Reconciliation of the diverse functions of Upf1p, Nmd2p, and Upf3p. The data presented in this paper demonstrate that Upf1p, Nmd2p, and Upf3p function in the regulation of mRNA decapping and in both modes of exonucleolytic decay. These mRNA degradative events involve multiple factors, including Dcp1p, Xrn1p, Rat1p, and the components of the exosome (6, 28, 29, 46, 48), none of which have been shown to have significant physical interactions with the products of the UPF and NMD genes.
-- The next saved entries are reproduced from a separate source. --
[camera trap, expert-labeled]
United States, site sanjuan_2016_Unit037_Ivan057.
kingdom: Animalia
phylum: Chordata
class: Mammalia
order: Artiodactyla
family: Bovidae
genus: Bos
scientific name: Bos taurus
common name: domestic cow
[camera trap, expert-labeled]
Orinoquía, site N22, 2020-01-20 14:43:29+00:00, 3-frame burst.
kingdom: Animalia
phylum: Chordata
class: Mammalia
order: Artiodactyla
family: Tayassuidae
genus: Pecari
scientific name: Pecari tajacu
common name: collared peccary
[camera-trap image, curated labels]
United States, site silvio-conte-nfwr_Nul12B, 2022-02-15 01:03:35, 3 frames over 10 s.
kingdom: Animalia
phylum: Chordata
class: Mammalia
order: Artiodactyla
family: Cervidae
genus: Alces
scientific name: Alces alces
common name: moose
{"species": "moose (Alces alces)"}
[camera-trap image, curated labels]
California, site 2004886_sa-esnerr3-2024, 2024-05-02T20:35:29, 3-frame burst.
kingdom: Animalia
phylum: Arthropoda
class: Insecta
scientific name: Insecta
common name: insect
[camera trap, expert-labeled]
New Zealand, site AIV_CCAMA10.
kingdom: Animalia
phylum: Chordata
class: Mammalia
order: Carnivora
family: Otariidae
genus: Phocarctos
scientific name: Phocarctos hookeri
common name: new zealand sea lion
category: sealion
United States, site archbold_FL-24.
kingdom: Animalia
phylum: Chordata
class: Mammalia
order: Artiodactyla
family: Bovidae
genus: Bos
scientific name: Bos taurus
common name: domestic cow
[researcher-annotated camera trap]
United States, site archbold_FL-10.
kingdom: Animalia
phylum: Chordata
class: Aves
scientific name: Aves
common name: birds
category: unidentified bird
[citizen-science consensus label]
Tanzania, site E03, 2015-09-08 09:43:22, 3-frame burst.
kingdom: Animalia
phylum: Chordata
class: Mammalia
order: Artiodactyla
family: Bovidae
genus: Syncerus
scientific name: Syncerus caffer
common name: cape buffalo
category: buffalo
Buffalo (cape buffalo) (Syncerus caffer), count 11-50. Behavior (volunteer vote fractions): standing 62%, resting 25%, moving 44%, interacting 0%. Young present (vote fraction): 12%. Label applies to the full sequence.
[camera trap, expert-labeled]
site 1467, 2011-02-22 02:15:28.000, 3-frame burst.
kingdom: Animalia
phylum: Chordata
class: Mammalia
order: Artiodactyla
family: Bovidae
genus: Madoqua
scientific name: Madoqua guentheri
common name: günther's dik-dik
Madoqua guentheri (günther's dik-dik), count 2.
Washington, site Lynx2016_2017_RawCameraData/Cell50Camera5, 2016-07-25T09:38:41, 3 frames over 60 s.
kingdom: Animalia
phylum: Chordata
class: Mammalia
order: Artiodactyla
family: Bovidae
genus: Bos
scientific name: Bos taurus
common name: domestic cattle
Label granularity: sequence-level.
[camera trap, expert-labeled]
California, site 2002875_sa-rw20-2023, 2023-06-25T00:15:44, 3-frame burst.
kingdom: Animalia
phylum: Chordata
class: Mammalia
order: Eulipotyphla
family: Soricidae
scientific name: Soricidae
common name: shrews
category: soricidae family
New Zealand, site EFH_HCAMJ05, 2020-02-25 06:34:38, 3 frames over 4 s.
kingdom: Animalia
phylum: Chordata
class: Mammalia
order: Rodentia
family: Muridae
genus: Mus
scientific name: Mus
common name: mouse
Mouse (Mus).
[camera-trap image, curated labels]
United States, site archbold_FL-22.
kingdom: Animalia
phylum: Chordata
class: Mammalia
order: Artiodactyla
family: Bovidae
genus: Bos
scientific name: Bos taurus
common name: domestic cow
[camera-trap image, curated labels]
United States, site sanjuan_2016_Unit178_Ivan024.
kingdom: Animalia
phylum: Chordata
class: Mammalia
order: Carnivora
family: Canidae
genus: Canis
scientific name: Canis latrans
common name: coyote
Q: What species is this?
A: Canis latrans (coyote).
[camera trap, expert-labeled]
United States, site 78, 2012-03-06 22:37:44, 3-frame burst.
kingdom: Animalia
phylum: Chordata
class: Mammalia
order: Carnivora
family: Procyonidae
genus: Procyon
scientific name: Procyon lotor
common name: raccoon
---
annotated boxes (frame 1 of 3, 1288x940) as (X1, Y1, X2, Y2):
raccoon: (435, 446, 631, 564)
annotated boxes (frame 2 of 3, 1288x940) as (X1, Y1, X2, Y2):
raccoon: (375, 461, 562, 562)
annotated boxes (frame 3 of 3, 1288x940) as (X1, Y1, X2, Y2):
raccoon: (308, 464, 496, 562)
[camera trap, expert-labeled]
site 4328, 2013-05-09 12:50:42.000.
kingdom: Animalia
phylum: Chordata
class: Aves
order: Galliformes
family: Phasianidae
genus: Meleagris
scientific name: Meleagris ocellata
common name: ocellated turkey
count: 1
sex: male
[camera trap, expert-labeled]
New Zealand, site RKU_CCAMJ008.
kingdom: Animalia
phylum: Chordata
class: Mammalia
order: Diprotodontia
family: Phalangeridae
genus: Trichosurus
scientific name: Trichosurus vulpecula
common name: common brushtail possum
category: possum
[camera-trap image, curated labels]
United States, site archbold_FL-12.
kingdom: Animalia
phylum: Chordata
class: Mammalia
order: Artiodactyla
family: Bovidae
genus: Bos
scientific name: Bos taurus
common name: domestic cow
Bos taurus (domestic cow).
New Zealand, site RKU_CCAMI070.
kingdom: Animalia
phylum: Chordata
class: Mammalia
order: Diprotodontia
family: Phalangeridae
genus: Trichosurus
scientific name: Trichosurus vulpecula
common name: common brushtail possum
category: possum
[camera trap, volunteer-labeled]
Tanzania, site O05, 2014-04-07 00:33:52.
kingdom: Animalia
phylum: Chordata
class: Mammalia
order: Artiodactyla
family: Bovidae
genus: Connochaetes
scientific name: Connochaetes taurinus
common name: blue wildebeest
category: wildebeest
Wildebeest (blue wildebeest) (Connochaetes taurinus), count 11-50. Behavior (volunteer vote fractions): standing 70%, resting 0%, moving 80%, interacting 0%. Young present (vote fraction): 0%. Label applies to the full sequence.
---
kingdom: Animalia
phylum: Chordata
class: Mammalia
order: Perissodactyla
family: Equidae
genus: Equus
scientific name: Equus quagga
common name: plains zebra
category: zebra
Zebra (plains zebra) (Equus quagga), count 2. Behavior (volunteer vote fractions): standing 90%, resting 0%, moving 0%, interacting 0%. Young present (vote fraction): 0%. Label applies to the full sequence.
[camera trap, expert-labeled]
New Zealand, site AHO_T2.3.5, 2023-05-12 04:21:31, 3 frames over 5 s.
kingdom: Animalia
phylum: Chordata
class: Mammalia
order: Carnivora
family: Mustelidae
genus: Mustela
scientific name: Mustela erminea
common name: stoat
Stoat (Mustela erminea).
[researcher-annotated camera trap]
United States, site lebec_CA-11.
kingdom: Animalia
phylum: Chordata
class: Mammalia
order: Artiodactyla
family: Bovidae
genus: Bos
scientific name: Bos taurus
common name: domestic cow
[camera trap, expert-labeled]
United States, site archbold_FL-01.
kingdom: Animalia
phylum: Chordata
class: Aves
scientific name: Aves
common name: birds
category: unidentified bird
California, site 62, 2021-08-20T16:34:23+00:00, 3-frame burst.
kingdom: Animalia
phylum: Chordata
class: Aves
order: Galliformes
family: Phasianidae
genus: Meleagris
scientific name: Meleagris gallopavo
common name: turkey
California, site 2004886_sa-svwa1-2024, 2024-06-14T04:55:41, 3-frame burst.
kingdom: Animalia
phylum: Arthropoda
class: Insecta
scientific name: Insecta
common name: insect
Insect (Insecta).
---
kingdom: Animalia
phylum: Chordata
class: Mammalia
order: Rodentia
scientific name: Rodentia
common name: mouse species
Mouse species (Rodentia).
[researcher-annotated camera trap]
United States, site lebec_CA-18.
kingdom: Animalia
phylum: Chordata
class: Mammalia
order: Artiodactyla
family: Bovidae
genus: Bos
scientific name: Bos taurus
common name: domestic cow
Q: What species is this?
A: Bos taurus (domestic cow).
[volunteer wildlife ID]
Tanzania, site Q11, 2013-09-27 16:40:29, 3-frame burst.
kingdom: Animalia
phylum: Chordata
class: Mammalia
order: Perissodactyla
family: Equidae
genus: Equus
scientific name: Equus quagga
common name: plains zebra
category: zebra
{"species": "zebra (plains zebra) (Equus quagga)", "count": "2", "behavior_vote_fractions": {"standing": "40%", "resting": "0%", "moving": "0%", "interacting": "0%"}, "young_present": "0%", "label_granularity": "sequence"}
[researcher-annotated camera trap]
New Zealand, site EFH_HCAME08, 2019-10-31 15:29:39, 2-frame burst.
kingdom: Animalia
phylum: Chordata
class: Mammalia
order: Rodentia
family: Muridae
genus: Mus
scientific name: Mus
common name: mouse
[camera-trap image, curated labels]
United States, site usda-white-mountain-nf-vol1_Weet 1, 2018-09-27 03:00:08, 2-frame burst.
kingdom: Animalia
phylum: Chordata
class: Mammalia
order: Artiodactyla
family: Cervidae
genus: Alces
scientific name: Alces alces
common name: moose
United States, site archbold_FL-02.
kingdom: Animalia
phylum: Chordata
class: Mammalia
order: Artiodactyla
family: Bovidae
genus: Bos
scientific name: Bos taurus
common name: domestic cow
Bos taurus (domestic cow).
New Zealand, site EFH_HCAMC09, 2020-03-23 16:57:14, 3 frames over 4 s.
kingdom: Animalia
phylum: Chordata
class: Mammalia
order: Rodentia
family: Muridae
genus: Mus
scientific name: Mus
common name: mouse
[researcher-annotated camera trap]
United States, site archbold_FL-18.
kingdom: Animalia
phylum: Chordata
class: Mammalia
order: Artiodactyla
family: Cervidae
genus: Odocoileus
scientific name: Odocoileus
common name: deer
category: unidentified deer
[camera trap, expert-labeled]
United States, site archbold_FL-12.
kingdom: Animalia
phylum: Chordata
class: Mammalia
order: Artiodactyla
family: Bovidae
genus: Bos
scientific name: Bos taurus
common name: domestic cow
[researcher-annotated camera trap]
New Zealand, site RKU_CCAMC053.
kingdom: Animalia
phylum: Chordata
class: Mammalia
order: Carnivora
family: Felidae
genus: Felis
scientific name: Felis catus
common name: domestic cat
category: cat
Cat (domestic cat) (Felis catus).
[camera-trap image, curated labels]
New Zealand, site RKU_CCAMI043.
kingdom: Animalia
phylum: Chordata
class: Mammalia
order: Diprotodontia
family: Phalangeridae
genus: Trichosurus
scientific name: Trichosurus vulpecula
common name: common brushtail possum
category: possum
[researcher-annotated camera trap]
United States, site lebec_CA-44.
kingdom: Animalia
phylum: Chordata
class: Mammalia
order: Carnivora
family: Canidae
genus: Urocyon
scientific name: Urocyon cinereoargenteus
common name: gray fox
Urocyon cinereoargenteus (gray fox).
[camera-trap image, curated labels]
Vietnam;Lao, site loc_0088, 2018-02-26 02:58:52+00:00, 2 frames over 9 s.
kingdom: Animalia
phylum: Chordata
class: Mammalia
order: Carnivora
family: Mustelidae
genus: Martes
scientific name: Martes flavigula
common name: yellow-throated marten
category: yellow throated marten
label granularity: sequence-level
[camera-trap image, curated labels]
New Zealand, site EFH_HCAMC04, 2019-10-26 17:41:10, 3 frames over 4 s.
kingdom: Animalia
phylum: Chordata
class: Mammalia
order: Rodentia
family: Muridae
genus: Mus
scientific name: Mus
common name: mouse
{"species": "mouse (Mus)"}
How, then, could Upf1p, Nmd2p, and Upf3p function as such general regulators of mRNA decay? Since it is unlikely that these factors regulate the activities of all of the degradative enzymes directly, it seems reasonable to consider the possibility that they exert their regulatory effects by controlling substrate availability to the decay pathways.